The wild gyrations in BSE Sensex and NSE Nifty ahead of the formation of a BJP-led National Democratic Alliance government have made it highly risky for investors to put money in the stock market as macroeconomic indicators continue to be on a sticky wicket.
"Now there is no political risk for the next five years. But economic conditions are not very rosy and there is a long way to go in improving various parameters like corporate earnings and manufacturing sector growth. Investors must remain cautious," says G Chokkalingam, Founder, Equinomics Research and Advisory.
Sensex gained 1,000 points to breach the historic 40,000 mark for the first time today as early counting of votes predicted a return of Narendra Modi as the Prime Minister. Nifty too crossed the 12,000 mark, setting a new record. By the day's close, however, Sensex was down 299 points and closed at 38, 811. NSE Nifty lost 81 points to close at 11657.
UR Bhat, Fund Manager, Dalton Capital Advisors said this rally is not sustainable. "This is just a celebration of BJP's victory. Risk is very high for investors and they should not get trapped in this euphoria. Even after exit poll results earlier this week, markets went up but also came down quickly. The harsh economic reality will soon play up," he cautions.
Sanjiv Bhasin, Executive VP markets and corporate affairs, IIFL, says there has been a dichotomy in the market. "While the broader market has underperformed in the last one year, a select band of large caps has kept the index going up. The renewed bout of continuity of governance will be a big game changer and the broader market will start to outperform over the next six months," he says.
As a result, investors right now would be better off not investing directly in equities. "It is best for customers to put money in SIPs (systematic investment plans). So the mutual fund route is the best way as SIP is the new gold. Equity continues to be the best asset class," he says.
Chokkalingam says, investors must opt for a stock specific strategy as some sectors are still struggling. "SIPs in mid and small cap space will remain a good bet as this space is very volatile. One can make money in SIPs with small and mid-caps, which have been beaten down a lot in the last few months," he says.
"These rapid ups and downs in the market are not for the faint-hearted or small investors but only for meant for traders," cautions Bhat.

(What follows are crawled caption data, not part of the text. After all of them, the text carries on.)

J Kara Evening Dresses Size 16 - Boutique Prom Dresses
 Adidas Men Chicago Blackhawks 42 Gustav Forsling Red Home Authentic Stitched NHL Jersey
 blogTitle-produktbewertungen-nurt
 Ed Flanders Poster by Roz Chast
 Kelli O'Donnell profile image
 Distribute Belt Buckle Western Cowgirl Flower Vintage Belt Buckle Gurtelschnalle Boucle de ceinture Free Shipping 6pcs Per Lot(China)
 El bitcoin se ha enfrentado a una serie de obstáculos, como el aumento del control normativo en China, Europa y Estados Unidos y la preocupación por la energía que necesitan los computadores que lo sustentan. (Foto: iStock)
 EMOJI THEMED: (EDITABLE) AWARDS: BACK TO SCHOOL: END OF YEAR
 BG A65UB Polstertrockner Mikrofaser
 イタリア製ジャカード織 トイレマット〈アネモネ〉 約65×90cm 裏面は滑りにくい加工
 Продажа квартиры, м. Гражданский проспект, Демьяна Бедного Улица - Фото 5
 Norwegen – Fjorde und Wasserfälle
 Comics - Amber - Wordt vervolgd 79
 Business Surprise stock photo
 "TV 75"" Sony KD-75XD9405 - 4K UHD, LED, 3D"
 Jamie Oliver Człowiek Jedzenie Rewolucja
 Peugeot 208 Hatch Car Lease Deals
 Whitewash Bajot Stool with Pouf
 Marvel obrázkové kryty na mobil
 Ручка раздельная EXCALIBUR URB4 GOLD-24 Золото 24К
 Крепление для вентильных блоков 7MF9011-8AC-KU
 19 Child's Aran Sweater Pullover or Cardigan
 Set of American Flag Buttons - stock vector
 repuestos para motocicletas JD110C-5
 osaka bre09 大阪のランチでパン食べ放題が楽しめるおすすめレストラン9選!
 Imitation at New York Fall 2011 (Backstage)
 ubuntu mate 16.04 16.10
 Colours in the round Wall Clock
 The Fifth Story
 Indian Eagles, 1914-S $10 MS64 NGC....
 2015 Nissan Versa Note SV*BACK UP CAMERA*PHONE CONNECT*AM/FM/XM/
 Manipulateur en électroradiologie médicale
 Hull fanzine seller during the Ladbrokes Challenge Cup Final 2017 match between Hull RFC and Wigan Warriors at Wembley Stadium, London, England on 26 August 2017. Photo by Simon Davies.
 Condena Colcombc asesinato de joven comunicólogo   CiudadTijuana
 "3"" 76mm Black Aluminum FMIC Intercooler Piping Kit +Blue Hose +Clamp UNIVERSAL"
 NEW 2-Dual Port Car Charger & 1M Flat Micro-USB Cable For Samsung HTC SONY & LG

While markets are euphoric about the return of stability at the centre, macroeconomic indicators are currently not in India's favour. FDI contracted 7 per cent to 33.49 billion dollars in April-December 2018, oil prices are rising, corporate earnings have been poor and manufacturing sector growth hit an eight-month low in April. Moreover, an escalating trade war between the US and China also adversely affects the Indian markets.
The total market capitalisation of all the BSE-listed firms soared to a record high of around Rs 159 lakh crore in August 2018. "We are still down Rs 7.5 lakh crore from that high while another Rs 8 to 9 lakh crore was incrementally added by just 15 index stocks," points out Chokkalingam.
That's why Bhasin's advice is that investors should not try to time the market as it may take some months for macroeconomic indicators to improve. "However, India remains the best place to invest and we will see huge FII inflows in the next few months," he adds.